At the crime scene, a notebook was found on which three apparently nonsensical words had been written, namely "Uma harum uma ". Linguistic and cryptographic tests conducted by the Bologna forensic police were unable to give a meaning to the sequence of words, so the investigators searched on the Internet for all three word combinations (uma harum, uma uma and harum) that could be derived from the short text and discovered that, in Indonesia, Uma is the name of a deity worshipped on the island of Bali. Harum, on the other hand, is the spring temple in the Bangli Regency, also in the province of Bali, while "Uma uma" turned out to be an expression often used in sexually explicit films on Thai erotic sites.

Analysis of Cuccuini's private life revealed that on the morning of 24 March 1995, he shouldn't even have been at work, since his working days at the Manuelli store were Tuesdays, Wednesdays, and Thursdays. However, that Friday, he had agreed to stand in for the shop-owner because he had to take his daughter to the eye doctor. Also curiously, he had opened the shop earlier than the usual time. Therefore, the killer must have known Gianfranco well enough to know he was at the shop alone on that day and at that particular time. A witness also said that at 8:30 that Friday, she had seen a man matching Cuccuini's description enter the Manuelli store, along with another person with long hair, with uncertain gender. This individual, who has never been identified, was likely the killer of Gianfranco Cuccuini. The crime scene revealed neither blood spatters on the walls nor the killer's fingerprints, but a single drop of blood was found on a wooden chair near Cuccuini's body. Items found near the victim's body included his glasses, a bunch of keys and a mop. The coroner estimated that the first blow was delivered very violently, and had been inflicted from left to right and from top to bottom to Cuccuini's back. It was considered probable that the first blow had been inflicted to the victim's back while he was sitting on the wooden chair and leaning forward towards the aggressor, leaning forward perhaps to pick up the bunch of keys. The drop of blood on the chair, instead, would have fallen from the dripping blade of the killer who immediately afterwards stabbed Cuccuini on the ground another twenty-six times, which would explain the absence of fingerprints and blood splatter in the shop.

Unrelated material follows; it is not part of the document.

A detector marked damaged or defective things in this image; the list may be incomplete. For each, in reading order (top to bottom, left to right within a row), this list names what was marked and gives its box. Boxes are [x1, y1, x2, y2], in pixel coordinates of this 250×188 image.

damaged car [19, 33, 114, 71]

Investigations into the running of the shop ultimately revealed that the killer's only escape route was the bookstore's main entrance, since the side entrance was locked from the inside. In any case, the attacker could not have escaped through there, as Don Boffici had repeatedly knocked on that door around 8:45 a.m., immediately after the murder. Despite several years of investigation, the person responsible for Cuccuini's death was never caught, and the crime remains unsolved to this day.

== Cultural influence ==
The murder of Gianfranco Cuccuini was discussed in the fifth episode of the second season of Blu notte - Misteri italiani, hosted by Carlo Lucarelli.